“In Canada, copyright is meant to protect the expression of ideas but never ideas in themselves. Copyright subsists in original literary, dramatic, musical, and artistic work, whether published or unpublished. Close attention has been paid to the use of the word "original". It has been well established that the foremost requirement for the subsistence of copyright is that the work be original.
The CCH Canadian case re-evaluated the meaning of "original" and found that for a work to be original it must be the result of the exercise of "skill and judgment". More specifically: skill, meaning the "use of one's knowledge, developed aptitude or practiced ability in producing work", and judgment, meaning the "use of one's capacity for discernment or ability to form an opinion or evaluation by comparing different possible options in producing the work". Nevertheless, originality does not require any novelty or creativity. It does require intellectual effort beyond mere mechanical exercise.
The determination of originality on the basis presented in CCH Canadian depends on the facts. For a large part, it depends on degree to which the work originated from the author. Many factors are considered. The medium or form used is significant. Whether it comprises elements that are in the public domain or not, whether it the ordering of data or facts, or whether the form is pedestrian or novel. Mere selection is generally not enough. As well, it is significant to consider whether there are any artistic elements to it.”
- Courtesy of Wikipedia
With lampworking, which has been around since the first century B.C. it is virtually impossible to create a bead with techniques that have not been used by thousands of other lampworking artists. There are only so many ways to make round, cube, heart, etc. beads. So if as an artist you make a heart bead in a similar way to another individual are you infringing on their copyright?

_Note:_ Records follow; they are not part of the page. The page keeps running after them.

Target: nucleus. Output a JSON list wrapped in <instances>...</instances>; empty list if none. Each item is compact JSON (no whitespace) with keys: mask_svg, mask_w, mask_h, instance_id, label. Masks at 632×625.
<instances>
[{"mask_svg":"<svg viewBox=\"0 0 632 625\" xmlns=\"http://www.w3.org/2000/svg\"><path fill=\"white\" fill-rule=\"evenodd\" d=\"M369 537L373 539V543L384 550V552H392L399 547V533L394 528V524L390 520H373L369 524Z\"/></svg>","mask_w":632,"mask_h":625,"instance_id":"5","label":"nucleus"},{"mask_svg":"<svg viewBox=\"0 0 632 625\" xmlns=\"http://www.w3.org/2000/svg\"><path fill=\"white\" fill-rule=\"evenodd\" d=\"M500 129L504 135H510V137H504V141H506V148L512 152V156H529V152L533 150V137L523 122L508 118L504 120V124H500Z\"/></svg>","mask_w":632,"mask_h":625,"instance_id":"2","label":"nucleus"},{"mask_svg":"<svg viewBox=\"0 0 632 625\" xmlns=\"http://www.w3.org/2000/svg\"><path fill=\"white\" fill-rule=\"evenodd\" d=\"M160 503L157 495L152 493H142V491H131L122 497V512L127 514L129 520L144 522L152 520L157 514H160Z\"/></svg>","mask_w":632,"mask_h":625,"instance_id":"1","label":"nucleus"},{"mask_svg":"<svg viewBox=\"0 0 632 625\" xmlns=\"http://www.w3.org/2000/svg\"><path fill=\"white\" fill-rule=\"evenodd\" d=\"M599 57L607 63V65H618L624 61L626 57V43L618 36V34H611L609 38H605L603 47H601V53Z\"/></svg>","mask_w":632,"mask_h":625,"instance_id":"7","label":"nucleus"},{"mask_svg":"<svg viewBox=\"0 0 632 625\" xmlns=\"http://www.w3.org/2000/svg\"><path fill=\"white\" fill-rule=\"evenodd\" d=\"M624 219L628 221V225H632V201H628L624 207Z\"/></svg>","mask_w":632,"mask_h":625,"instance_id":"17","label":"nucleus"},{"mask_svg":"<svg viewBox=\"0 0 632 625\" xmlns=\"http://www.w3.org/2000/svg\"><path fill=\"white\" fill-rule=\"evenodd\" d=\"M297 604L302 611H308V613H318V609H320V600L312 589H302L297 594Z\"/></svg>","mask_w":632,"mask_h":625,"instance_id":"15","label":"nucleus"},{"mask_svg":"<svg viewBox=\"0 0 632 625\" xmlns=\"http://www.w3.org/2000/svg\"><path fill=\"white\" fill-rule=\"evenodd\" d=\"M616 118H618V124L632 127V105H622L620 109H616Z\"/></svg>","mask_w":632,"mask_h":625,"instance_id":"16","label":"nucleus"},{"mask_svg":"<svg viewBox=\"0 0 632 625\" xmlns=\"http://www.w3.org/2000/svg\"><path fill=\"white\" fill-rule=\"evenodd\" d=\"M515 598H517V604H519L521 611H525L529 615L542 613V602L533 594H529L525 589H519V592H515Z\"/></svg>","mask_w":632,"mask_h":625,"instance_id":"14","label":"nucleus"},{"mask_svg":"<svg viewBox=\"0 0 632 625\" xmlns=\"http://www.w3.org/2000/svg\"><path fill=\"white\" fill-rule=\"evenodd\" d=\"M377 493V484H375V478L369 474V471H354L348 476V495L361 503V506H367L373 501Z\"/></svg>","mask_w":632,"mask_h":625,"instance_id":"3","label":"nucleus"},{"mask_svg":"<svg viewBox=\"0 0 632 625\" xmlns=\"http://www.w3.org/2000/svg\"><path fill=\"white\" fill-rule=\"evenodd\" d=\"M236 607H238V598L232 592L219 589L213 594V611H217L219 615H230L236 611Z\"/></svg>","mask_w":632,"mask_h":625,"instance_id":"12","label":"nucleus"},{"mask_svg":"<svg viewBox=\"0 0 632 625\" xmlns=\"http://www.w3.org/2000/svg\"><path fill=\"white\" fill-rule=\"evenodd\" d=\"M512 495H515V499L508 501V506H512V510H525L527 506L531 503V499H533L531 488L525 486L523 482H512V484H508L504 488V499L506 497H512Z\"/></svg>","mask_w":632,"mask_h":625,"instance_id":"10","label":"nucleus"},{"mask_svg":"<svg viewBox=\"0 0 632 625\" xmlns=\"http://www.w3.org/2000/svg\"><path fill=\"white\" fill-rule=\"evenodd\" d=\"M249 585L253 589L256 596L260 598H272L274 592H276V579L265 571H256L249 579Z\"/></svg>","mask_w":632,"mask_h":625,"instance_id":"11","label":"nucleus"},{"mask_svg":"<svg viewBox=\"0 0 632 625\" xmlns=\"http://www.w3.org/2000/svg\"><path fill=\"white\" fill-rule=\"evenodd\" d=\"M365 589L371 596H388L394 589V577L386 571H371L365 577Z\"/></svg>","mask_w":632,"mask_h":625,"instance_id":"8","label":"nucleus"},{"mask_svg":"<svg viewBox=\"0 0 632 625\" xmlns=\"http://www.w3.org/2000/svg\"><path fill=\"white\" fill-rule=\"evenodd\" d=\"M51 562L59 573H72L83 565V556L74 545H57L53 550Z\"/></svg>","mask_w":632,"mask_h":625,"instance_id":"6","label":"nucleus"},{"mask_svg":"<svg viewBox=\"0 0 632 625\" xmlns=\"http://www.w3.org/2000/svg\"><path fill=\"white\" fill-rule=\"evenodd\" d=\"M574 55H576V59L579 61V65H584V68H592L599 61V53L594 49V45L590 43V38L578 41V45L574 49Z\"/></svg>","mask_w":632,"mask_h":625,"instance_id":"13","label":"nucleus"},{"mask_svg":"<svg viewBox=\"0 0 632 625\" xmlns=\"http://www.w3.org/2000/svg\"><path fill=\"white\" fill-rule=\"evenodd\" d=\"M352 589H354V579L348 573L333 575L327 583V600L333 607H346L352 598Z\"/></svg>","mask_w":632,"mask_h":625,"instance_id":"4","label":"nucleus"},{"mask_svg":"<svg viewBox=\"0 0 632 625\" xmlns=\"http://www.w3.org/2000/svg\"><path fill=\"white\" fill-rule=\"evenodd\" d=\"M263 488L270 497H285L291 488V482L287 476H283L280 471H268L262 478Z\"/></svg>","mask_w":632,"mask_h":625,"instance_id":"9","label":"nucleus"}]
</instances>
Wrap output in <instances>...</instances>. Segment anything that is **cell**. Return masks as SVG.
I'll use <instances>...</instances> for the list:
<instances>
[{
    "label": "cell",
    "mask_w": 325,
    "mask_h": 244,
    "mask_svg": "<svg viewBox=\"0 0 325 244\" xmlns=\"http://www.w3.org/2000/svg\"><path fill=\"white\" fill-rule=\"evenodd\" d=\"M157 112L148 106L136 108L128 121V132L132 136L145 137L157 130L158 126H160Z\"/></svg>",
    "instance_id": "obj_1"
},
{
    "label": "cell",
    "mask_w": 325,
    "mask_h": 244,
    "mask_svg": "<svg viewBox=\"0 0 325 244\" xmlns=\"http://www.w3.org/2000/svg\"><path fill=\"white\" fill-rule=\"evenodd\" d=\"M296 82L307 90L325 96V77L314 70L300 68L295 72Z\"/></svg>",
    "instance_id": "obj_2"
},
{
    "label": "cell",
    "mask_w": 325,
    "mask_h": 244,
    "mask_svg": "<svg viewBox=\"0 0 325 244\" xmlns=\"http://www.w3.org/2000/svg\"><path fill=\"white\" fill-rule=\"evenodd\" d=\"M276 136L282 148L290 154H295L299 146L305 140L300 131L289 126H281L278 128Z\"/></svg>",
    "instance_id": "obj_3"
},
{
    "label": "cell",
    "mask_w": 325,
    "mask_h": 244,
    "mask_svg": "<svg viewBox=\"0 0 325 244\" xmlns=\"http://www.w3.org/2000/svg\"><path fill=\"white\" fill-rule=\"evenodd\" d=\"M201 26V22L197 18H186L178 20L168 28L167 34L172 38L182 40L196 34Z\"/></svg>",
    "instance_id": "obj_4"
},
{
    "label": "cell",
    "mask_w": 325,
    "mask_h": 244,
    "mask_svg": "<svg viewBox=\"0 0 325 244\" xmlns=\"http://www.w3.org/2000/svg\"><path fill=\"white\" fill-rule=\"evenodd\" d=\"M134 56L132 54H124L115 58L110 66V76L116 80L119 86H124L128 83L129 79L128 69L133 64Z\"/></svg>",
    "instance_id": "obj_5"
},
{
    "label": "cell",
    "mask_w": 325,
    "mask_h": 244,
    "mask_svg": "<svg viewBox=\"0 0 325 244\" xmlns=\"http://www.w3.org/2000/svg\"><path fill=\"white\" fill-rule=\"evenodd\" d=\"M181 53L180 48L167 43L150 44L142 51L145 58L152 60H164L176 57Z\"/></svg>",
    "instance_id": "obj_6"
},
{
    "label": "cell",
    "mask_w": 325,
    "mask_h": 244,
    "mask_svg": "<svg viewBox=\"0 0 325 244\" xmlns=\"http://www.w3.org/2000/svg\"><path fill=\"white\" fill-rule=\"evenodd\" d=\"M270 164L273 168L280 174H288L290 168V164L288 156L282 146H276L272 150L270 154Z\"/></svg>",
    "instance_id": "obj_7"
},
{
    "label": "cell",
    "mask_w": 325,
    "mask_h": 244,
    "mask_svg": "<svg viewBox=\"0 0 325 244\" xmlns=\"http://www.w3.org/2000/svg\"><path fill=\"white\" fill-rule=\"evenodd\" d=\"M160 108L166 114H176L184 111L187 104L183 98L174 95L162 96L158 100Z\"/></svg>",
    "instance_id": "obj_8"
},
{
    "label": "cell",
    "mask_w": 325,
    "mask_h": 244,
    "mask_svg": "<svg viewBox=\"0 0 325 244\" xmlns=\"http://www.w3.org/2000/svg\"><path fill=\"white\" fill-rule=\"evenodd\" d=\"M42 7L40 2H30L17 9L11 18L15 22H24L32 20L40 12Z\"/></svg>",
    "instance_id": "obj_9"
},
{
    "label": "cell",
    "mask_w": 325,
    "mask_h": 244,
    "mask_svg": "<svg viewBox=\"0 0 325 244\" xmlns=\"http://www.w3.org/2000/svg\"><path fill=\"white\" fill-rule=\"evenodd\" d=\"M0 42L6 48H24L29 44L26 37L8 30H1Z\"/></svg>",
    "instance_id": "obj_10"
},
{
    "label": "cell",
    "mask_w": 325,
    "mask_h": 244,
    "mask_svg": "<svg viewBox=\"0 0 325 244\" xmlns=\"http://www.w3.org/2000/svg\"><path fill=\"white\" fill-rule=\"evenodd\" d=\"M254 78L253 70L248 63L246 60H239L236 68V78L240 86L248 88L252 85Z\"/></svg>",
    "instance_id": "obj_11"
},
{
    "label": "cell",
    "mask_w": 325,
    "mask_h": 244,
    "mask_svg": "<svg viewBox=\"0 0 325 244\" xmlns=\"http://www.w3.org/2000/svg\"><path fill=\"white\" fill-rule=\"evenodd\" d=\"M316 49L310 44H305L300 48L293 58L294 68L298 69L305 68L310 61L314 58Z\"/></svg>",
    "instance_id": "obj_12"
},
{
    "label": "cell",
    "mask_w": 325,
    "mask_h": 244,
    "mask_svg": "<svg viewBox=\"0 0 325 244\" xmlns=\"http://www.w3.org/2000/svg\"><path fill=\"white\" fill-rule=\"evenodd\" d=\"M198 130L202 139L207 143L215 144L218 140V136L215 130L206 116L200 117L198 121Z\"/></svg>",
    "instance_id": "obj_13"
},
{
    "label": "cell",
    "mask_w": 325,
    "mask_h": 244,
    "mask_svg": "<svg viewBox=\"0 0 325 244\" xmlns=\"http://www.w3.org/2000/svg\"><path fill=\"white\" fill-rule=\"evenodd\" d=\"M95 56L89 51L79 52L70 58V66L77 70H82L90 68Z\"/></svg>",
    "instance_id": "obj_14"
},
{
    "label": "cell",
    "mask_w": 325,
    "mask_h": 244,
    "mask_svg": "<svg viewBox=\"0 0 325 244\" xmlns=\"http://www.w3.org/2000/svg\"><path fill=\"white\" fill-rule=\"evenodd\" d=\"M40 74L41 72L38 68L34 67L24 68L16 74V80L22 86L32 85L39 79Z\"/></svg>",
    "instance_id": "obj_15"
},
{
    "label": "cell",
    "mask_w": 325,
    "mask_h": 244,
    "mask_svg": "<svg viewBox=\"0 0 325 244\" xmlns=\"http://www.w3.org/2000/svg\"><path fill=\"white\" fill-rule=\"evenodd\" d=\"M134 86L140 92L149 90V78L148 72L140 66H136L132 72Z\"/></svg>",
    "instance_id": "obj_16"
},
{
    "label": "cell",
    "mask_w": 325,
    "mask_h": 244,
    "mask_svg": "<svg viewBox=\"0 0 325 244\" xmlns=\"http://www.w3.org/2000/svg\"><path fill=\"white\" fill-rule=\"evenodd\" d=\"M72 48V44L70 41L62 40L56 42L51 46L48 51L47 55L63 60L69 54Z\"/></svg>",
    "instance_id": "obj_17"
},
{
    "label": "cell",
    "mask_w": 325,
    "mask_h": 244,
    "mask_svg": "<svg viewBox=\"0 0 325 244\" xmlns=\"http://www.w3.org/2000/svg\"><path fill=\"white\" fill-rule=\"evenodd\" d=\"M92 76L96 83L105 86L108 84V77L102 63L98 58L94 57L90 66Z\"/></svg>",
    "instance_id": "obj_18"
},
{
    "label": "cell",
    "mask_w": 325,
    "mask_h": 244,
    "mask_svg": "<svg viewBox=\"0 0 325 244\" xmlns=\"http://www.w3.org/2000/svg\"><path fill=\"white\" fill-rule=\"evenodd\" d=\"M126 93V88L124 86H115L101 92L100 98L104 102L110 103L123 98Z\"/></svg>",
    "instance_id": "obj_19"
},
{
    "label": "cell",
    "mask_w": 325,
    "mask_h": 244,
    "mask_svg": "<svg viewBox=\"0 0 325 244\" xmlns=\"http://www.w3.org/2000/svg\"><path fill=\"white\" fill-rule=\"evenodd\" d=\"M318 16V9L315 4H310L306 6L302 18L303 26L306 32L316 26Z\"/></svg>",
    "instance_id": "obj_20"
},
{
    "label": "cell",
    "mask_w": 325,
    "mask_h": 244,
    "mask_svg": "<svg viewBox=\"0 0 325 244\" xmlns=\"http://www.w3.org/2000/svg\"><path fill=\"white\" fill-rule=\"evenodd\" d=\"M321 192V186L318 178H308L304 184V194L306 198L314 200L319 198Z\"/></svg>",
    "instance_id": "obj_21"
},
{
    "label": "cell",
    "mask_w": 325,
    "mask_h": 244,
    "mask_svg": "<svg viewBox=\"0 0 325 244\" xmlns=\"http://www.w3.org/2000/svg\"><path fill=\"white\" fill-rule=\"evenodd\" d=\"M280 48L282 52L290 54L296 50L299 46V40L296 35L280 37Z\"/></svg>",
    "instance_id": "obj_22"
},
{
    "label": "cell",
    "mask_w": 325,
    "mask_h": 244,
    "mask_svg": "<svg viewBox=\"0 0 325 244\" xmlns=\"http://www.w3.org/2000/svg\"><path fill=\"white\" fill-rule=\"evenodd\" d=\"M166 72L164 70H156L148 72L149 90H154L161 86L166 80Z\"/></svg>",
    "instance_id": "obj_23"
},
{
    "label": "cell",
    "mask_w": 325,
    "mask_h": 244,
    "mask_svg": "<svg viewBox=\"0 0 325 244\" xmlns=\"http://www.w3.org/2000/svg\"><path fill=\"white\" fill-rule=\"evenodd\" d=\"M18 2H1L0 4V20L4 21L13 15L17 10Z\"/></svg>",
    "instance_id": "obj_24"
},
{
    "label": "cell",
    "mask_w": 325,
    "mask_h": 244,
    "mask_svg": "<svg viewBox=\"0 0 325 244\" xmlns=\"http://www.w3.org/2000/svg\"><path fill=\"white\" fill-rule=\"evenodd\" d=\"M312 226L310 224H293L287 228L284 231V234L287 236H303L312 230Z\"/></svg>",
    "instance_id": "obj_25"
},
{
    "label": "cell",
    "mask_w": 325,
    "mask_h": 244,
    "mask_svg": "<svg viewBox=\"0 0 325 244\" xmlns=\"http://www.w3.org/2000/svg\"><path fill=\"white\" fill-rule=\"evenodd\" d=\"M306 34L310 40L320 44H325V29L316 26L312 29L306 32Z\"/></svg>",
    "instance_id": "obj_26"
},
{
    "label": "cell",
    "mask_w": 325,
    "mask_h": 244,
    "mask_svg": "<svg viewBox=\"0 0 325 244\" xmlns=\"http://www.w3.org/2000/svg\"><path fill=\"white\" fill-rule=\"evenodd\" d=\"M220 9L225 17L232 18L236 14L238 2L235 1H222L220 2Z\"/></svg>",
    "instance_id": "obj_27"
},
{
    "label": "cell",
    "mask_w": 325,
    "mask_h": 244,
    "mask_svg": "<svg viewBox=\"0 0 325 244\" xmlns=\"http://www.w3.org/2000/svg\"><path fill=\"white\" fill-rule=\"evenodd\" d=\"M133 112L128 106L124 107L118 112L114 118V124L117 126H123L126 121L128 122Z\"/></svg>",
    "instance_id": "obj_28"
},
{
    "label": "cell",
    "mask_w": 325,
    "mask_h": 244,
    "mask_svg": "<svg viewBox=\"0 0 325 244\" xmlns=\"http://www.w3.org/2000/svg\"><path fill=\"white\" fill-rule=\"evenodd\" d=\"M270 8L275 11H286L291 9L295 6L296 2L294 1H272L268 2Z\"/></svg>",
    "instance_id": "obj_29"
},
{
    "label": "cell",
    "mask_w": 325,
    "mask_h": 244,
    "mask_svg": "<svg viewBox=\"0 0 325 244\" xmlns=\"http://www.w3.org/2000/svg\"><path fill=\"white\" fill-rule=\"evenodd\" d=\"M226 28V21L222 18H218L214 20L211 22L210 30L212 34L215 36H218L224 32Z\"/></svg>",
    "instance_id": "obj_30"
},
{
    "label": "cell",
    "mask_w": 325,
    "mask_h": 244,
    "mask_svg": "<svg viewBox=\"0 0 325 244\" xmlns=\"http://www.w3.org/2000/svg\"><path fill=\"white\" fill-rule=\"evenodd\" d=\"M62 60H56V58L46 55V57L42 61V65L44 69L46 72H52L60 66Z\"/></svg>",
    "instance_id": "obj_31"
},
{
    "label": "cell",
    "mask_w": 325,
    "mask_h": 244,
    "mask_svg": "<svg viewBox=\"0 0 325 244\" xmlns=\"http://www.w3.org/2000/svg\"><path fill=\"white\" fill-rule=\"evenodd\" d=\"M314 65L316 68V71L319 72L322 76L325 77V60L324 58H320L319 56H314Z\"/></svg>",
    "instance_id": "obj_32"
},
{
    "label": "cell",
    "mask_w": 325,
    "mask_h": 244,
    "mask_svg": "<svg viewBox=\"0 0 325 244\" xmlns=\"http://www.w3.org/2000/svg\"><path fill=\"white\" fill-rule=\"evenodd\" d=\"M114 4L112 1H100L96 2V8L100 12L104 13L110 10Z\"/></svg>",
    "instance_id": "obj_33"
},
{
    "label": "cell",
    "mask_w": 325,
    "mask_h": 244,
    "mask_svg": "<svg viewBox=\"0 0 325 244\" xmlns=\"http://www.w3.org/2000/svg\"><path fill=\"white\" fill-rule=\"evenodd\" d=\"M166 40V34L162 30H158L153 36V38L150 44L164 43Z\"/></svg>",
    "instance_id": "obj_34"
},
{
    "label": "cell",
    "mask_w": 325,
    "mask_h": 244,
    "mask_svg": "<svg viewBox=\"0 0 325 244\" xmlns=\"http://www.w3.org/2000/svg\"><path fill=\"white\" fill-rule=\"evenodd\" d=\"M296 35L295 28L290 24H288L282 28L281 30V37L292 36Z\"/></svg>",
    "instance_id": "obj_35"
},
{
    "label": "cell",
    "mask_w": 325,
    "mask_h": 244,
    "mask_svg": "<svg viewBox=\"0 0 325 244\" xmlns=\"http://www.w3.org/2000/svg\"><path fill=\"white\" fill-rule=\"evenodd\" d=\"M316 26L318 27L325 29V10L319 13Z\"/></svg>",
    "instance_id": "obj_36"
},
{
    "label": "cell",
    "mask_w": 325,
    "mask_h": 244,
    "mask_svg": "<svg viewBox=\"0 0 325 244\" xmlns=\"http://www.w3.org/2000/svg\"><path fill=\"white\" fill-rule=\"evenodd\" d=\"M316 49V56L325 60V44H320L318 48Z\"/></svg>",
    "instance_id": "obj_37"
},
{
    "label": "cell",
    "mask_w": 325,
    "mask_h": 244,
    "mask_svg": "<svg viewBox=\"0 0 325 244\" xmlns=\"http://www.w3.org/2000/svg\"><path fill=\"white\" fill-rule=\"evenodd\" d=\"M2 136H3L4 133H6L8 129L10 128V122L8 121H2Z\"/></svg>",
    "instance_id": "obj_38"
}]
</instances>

It comes down to personal opinion really. I personally feel that if you came up with a design and later come across another artist’s design that is similar it is not infringing on their rights. Like, wise if you view another artist’s piece of work and use the colours, shape, or style as inspiration for your own pattern it is not breaching the artist’s copyright. In my eyes (and I am not the “be all, end all”), a violation occurs when you study another artisan’s work and try to copy or replicate the exact design. They say imitation is the sincerest form of flattery. But “they” obviously have not had their signature piece duplicated!